As of the census of 2000, there were 88 people, 41 households, and 25 families residing in the CDP. The population density was 1.8 PD/sqmi. There were 255 housing units at an average density of 5.3 /sqmi. The racial makeup of the CDP was 89.77% White and 10.23% Native American.

There were 41 households, out of which 17.1% had children under the age of 18 living with them, 58.5% were married couples living together, 2.4% had a female householder with no husband present, and 39.0% were non-families. 24.4% of all households were made up of individuals, and 2.4% had someone living alone who was 65 years of age or older. The average household size was 2.15 and the average family size was 2.64.

In the CDP, the population was spread out, with 17.0% under the age of 18, 1.1% from 18 to 24, 27.3% from 25 to 44, 46.6% from 45 to 64, and 8.0% who were 65 years of age or older. The median age was 47 years. For every 100 females, there were 114.6 males. For every 100 females age 18 and over, there were 135.5 males.

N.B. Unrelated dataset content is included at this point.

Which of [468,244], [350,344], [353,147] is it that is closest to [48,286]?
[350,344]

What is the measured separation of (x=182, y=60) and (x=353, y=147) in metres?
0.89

The median income for a household in the CDP was $5,000, and the median income for a family was $43,750. Males had a median income of $3,750 versus $0 for females. The per capita income for the CDP was $11,057. There were no families and 56.7% of the population living below the poverty line, including no under eighteens and none of those over 64.

Historical population
| Census | Pop. | Note | %± |
| 2000 | 88 |  | — |
| 2010 | 46 |  | −47.7% |
| 2020 | 15 |  | −67.4% |
U.S. Decennial Census

==Recreation area==
The Lake Louise State Recreation Area has a large campground, boat launch, and picnic areas, as well as a trail leading to the hilltop where the Army's original recreation area's cabins still stand, although in a state of severe disrepair. Visitors can expect to see a wide variety of wildlife, including the only known freshwater nesting site for cormorants, located on Bird Island. In the fall the Nelchina caribou herd passes through this area. The fishing in the lake is considered excellent, with a variety of freshwater fish, including lake trout and burbot.